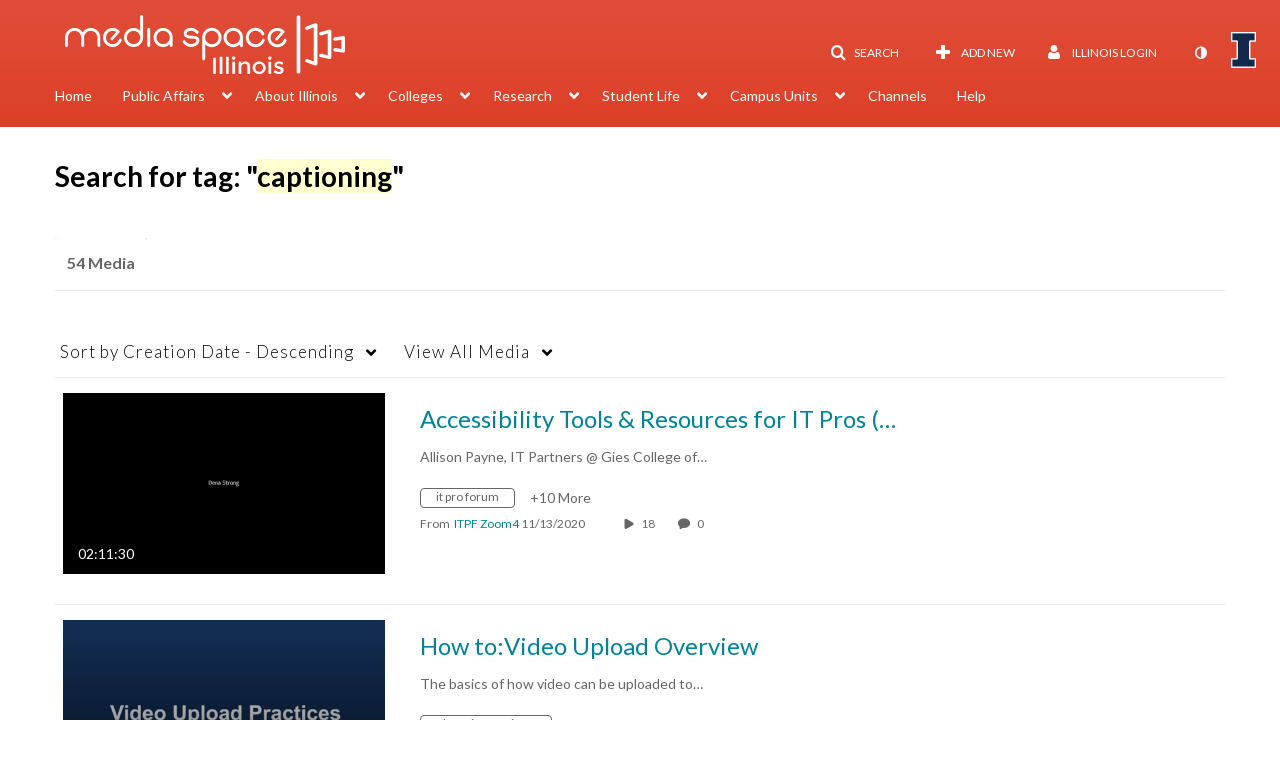

--- FILE ---
content_type: text/plain;charset=UTF-8
request_url: https://mediaspace.illinois.edu/user/get-details?format=ajax&_=1769100906462
body_size: 547
content:
{"content":[{"target":"#userMobileMenuDisplayName, #userMenuDisplayName","action":"replace","content":"Illinois Login"}],"script":"$(\"body\").trigger(\"userDetailsPopulated\");;document.querySelector(\"meta[name=xsrf-ajax-nonce]\").setAttribute(\"content\", \"[base64]\");;if (typeof KApps != \"undefined\" && typeof KApps.Accessibility != \"undefined\") {KApps.Accessibility.applySelectedMode();}"}

--- FILE ---
content_type: text/javascript
request_url: https://assets.mediaspace.kaltura.com/5.169.7.1034/public/build0/js/jquery.serialize-object.min.js
body_size: 855
content:
/**
 * jQuery serializeObject
 * @copyright 2014, macek <paulmacek@gmail.com>
 * @link https://github.com/macek/jquery-serialize-object
 * @license BSD
 * @version 2.5.0
 */
!function(e,i){if("function"==typeof define&&define.amd)define(["exports","jquery"],function(e,r){return i(e,r)});else if("undefined"!=typeof exports){var r=require("jquery");i(exports,r)}else i(e,e.jQuery||e.Zepto||e.ender||e.$)}(this,function(e,i){function r(e,r){function n(e,i,r){return e[i]=r,e}function a(e,i){for(var r,a=e.match(t.key);void 0!==(r=a.pop());)if(t.push.test(r)){var u=s(e.replace(/\[\]$/,""));i=n([],u,i)}else t.fixed.test(r)?i=n([],r,i):t.named.test(r)&&(i=n({},r,i));return i}function s(e){return void 0===h[e]&&(h[e]=0),h[e]++}function u(e){switch(i('[name="'+e.name+'"]',r).attr("type")){case"checkbox":return"on"===e.value?!0:e.value;default:return e.value}}function f(i){if(!t.validate.test(i.name))return this;var r=a(i.name,u(i));return l=e.extend(!0,l,r),this}function d(i){if(!e.isArray(i))throw new Error("formSerializer.addPairs expects an Array");for(var r=0,t=i.length;t>r;r++)this.addPair(i[r]);return this}function o(){return l}function c(){return JSON.stringify(o())}var l={},h={};this.addPair=f,this.addPairs=d,this.serialize=o,this.serializeJSON=c}var t={validate:/^[a-z_][a-z0-9_]*(?:\[(?:\d*|[a-z0-9_]+)\])*$/i,key:/[a-z0-9_]+|(?=\[\])/gi,push:/^$/,fixed:/^\d+$/,named:/^[a-z0-9_]+$/i};return r.patterns=t,r.serializeObject=function(){return new r(i,this).addPairs(this.serializeArray()).serialize()},r.serializeJSON=function(){return new r(i,this).addPairs(this.serializeArray()).serializeJSON()},"undefined"!=typeof i.fn&&(i.fn.serializeObject=r.serializeObject,i.fn.serializeJSON=r.serializeJSON),e.FormSerializer=r,r});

§ TO DO
Which lines above include the word "ajax"? Return each one.

§ RESPONSE BELOW
request_url: https://mediaspace.illinois.edu/user/get-details?format=ajax&_=1769100906462
{"content":[{"target":"#userMobileMenuDisplayName, #userMenuDisplayName","action":"replace","content":"Illinois Login"}],"script":"$(\"body\").trigger(\"userDetailsPopulated\");;document.querySelector(\"meta[name=xsrf-ajax-nonce]\").setAttribute(\"content\", \"[base64]\");;if (typeof KApps != \"undefined\" && typeof KApps.Accessibility != \"undefined\") {KApps.Accessibility.applySelectedMode();}"}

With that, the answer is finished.